Measures of cardiac repolarization and body position in infants

Sherri S Baker, Angelo S Milazzo, Anne Marie Valente, Ian M Paul, Norman S Talner, Stephen R Sanders, Ronald J Kanter, Jennifer S Li
Clinical Pediatrics 2003, 42 (1): 67-70
Sudden Infant Death Syndrome (SIDS) is the most common cause of death in children between 1 and 6 months of age. Recent data suggest that a prolonged QTc interval on the 12-lead electrocardiogram (ECG) is associated with SIDS. Prone body position during sleep is also known to be a risk factor for SIDS; this has prompted the American Academy of Pediatrics to promote the "Back to Sleep" campaign.
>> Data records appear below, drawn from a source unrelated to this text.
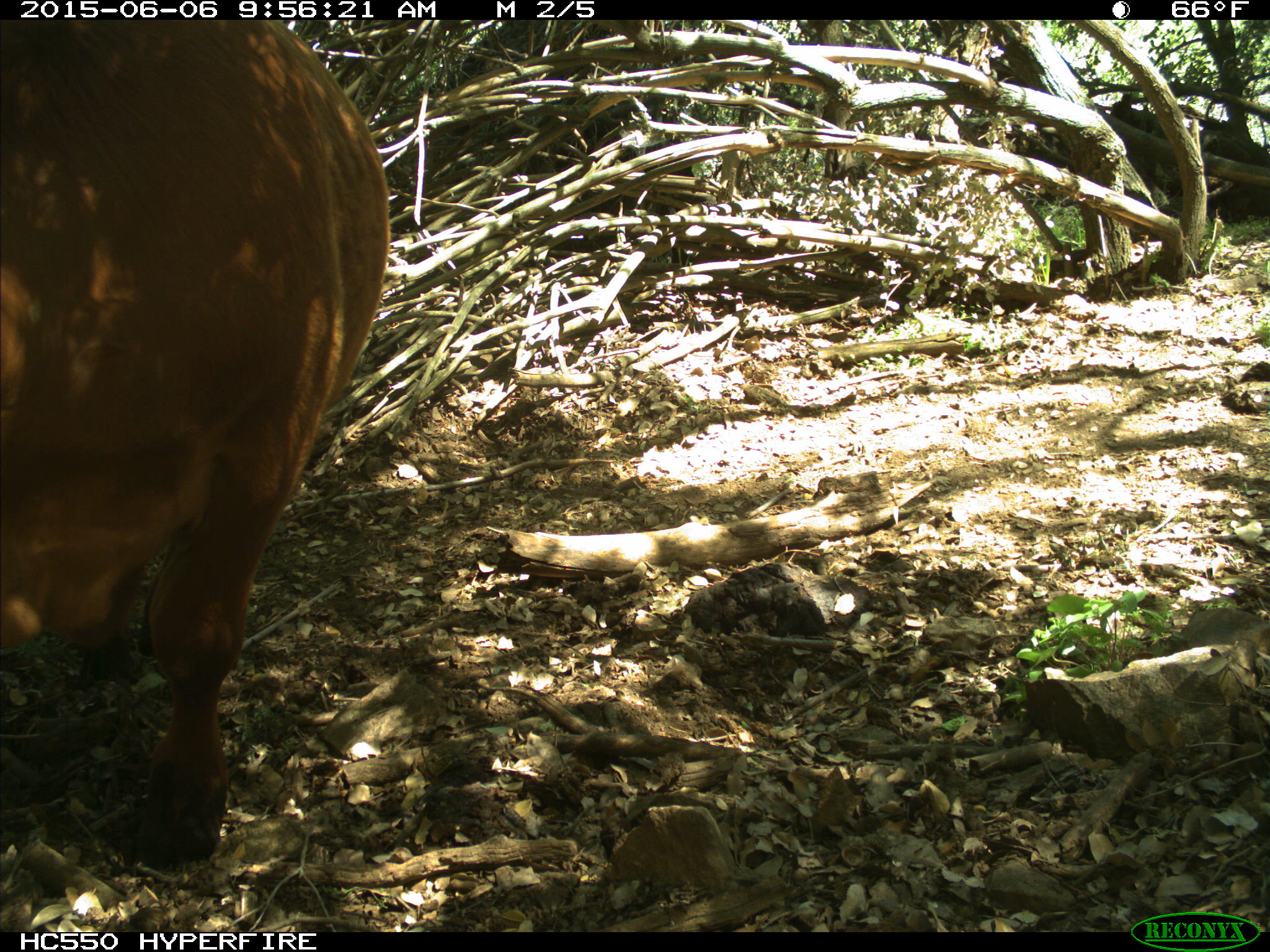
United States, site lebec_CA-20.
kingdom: Animalia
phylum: Chordata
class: Mammalia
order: Artiodactyla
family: Bovidae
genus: Bos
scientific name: Bos taurus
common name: domestic cow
Bos taurus (domestic cow).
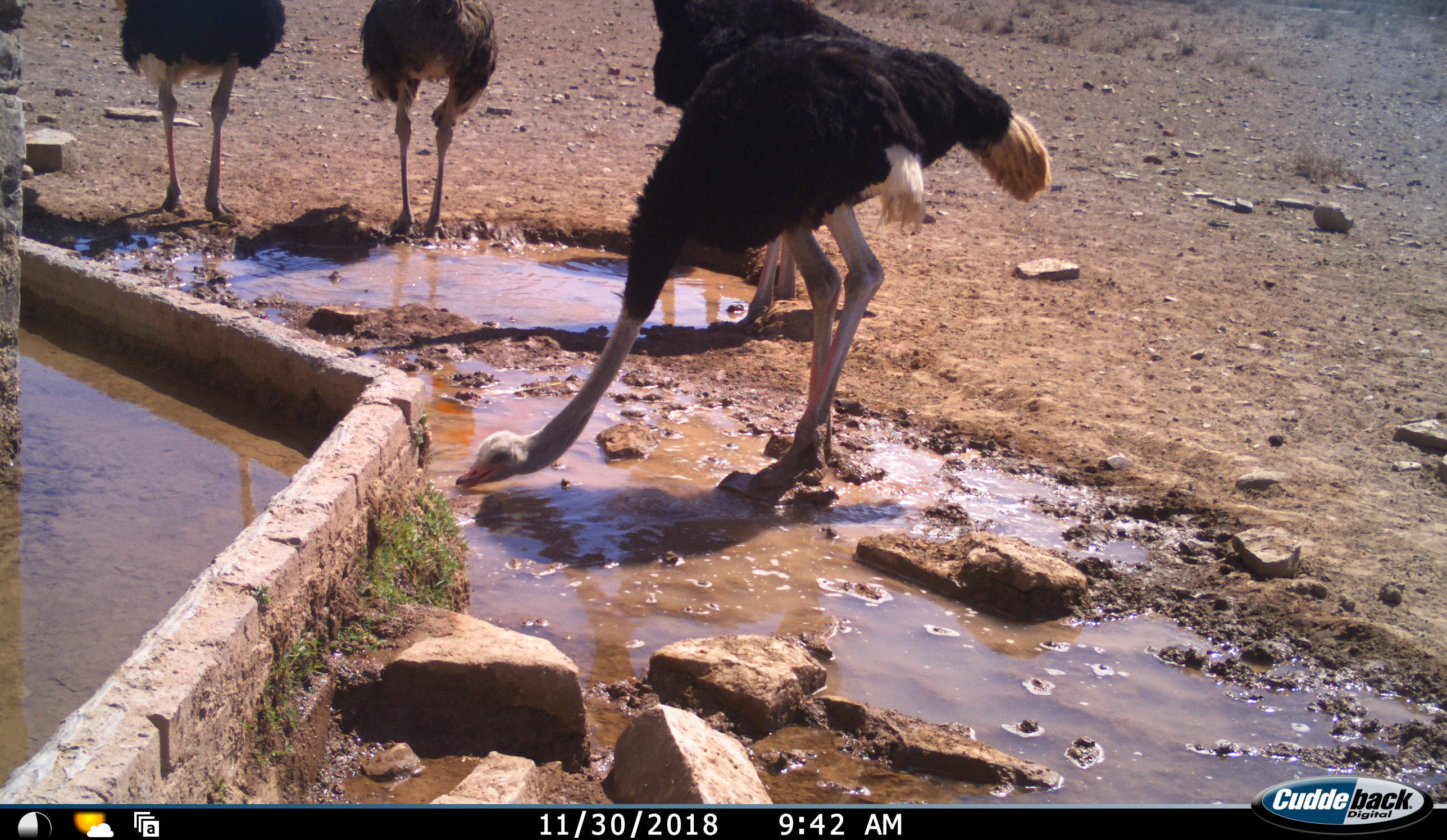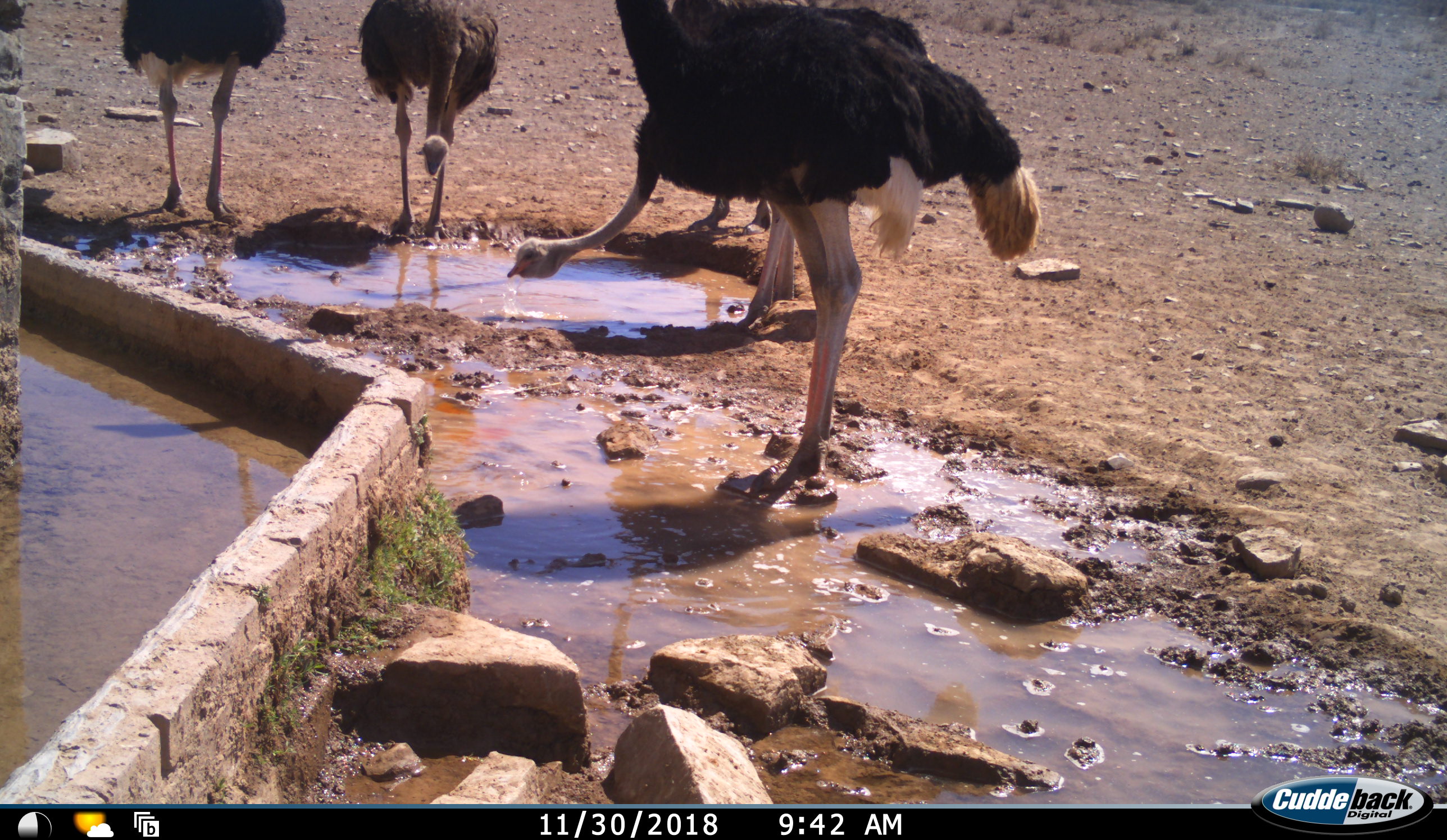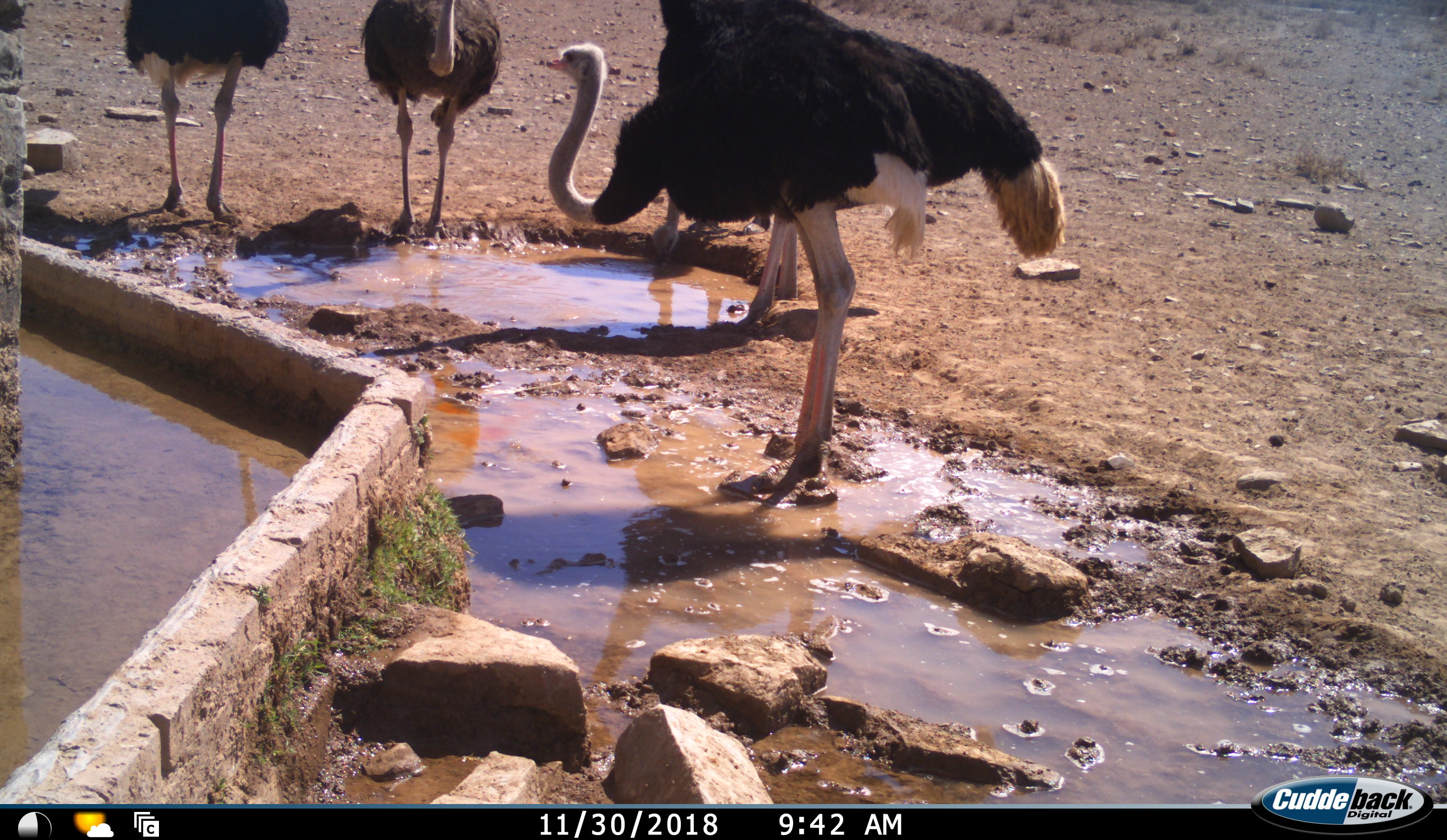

We postulated that the QTc interval in infants might change as a function of body position, linking the observations relating body position and QTc interval to SIDS. We recorded ECGs in a group of infants in both the supine and prone position to determine if the QTc interval and QT dispersion differ between the 2 positions. Forty-seven standard 12-lead EGGs and high-amplitude, rapid-sweep 12-lead EGGs were performed on 45 healthy infants (mean age 26 +/- 40 days) in both the supine and prone positions. The infants were asleep in a quiet, restful state. The ECGs were reviewed by 2 investigators blinded to the position of the infants during recording. Measurements included the average QTc interval (using Bazett's correction) and QT dispersion (the difference between the longest and the shortest QT intervals on a standard 12-lead EKG). The study was designed to detect a 3% difference in QTc interval with 80% power and alpha = 0.05. All subjects had telephone or clinical follow-up at 1 year. The average QTc interval was 403 +/- 20 milliseconds (msec) in the supine position and 405 +/- 27 msec in the prone position (p = NS). The QT dispersion was 20 +/- 12 msec in the supine position and 22 +/- 13 msec in the prone position (p = NS). One infant in the study group died of SIDS at the age of 3 months. The EGG of this patient revealed a QTc interval of 382 msec in the supine position and 407 msec in the prone position; the QT dispersion was 34 msec in the supine position and 34 msec in the prone position. We found no difference in QTc interval or QT dispersion as a function of body position in healthy infants resting quietly. Prolongation of the QTc interval is unlikely to explain the increased risk for SIDS associated with prone body position in the general population of healthy infants, unless patients with long QT syndrome are somehow more influenced by body position than normal patients are.